Give exactly the lines from the one that contains "A Grey Wolf" through the end of the entries below, both included; the pictures stay out.

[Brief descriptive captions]
● ● ● ● ● ● ●

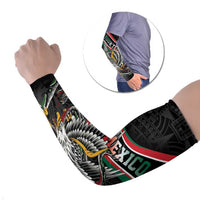 Mexico Eagle Spirit Personalized Arm Sleeves Ancient Aztec Pattern - Wonder Print Shop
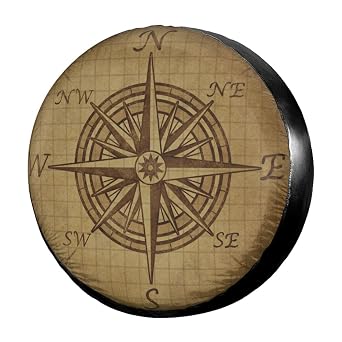 Compass Rose Retro Vintage Spare Tire Cover Waterproof Dust-Proof UV Sun Wheel Tire Cover Fit for Jeep, Trailer, RV, SUV and Many Vehicle, 14 inches for diameter 23 inches -27 inches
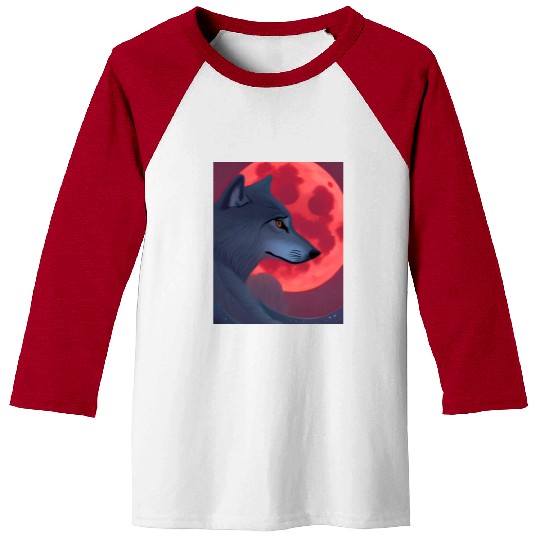 A Grey Wolf Staring at a Blood Moon Baseball Tees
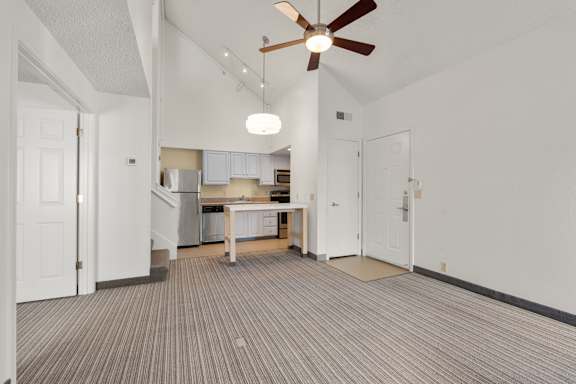 Cozy modern bedroom interior setup at AVIA Lofts on Parkway, Vancouver, WA 98662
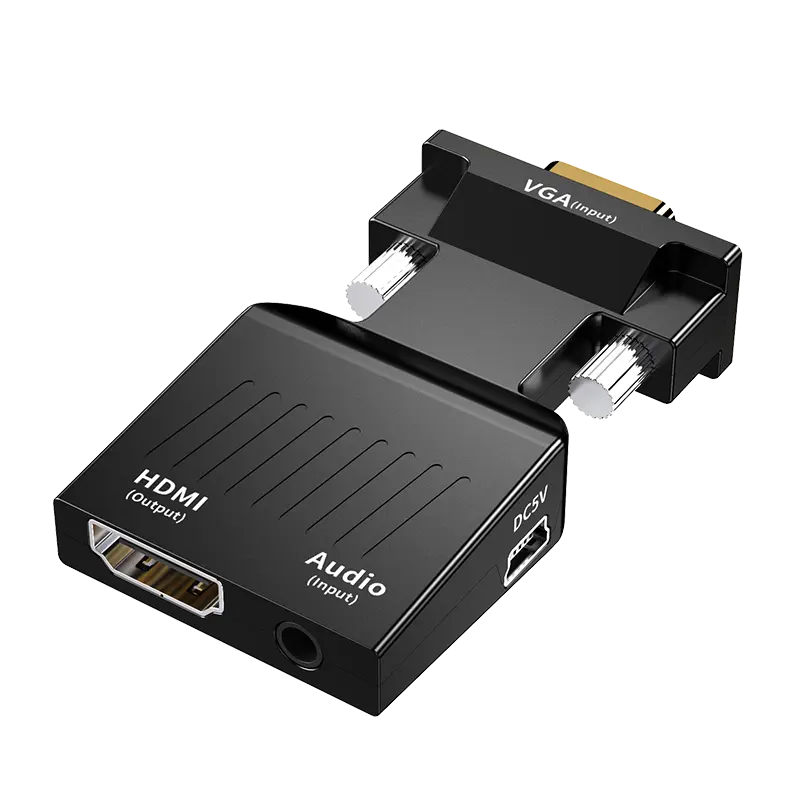 Adaptador conversor fêmea hd para vga macho, 1080p full hd, resolução de monitor e conector com áudio de 3.5mm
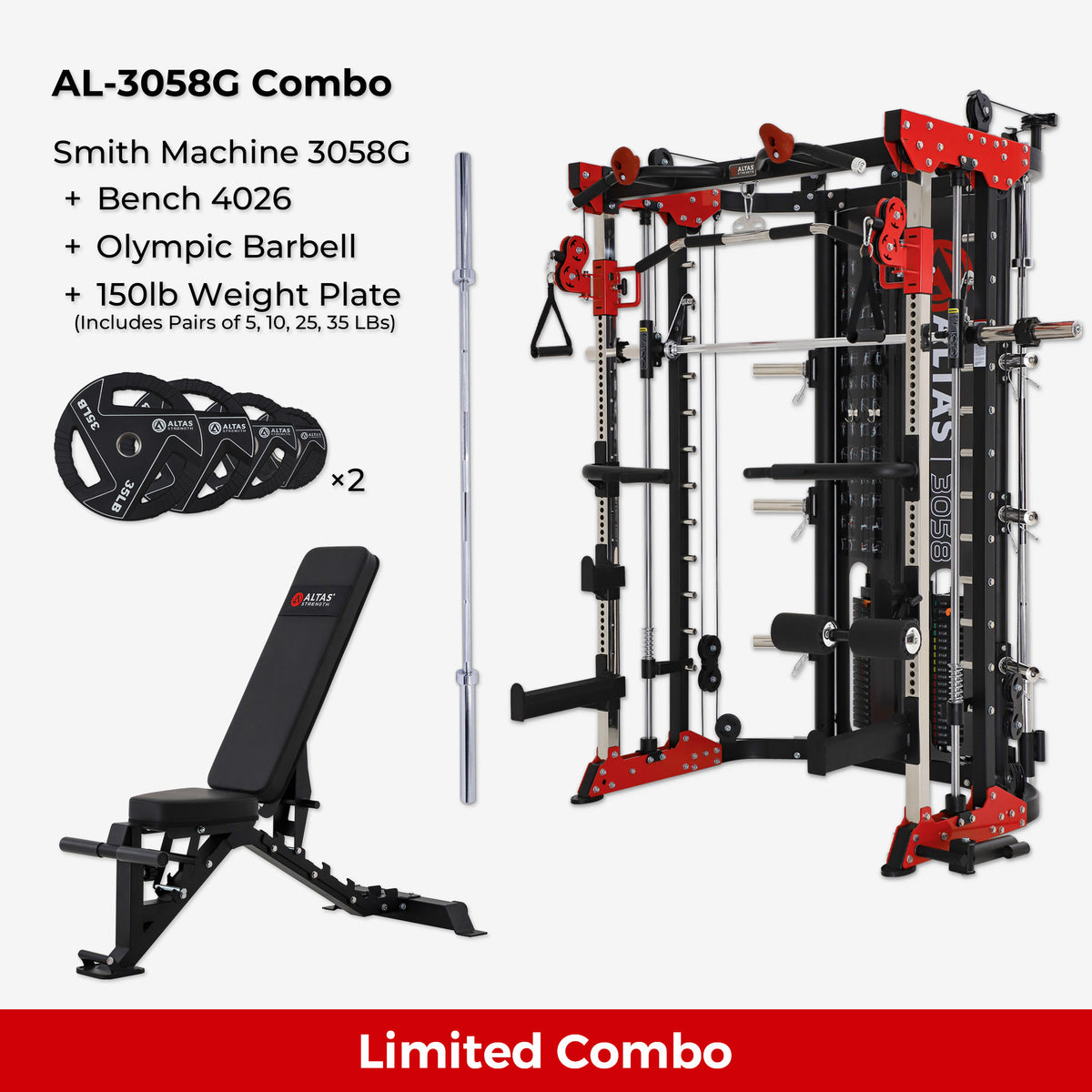 Combo—Smith Machine AL-3058G+Bench+Accessories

● ● ● ● ● ● ●

### YOUR SOLUTION
 A Grey Wolf Staring at a Blood Moon Baseball Tees
 Cozy modern bedroom interior setup at AVIA Lofts on Parkway, Vancouver, WA 98662
 Adaptador conversor fêmea hd para vga macho, 1080p full hd, resolução de monitor e conector com áudio de 3.5mm
 Combo—Smith Machine AL-3058G+Bench+Accessories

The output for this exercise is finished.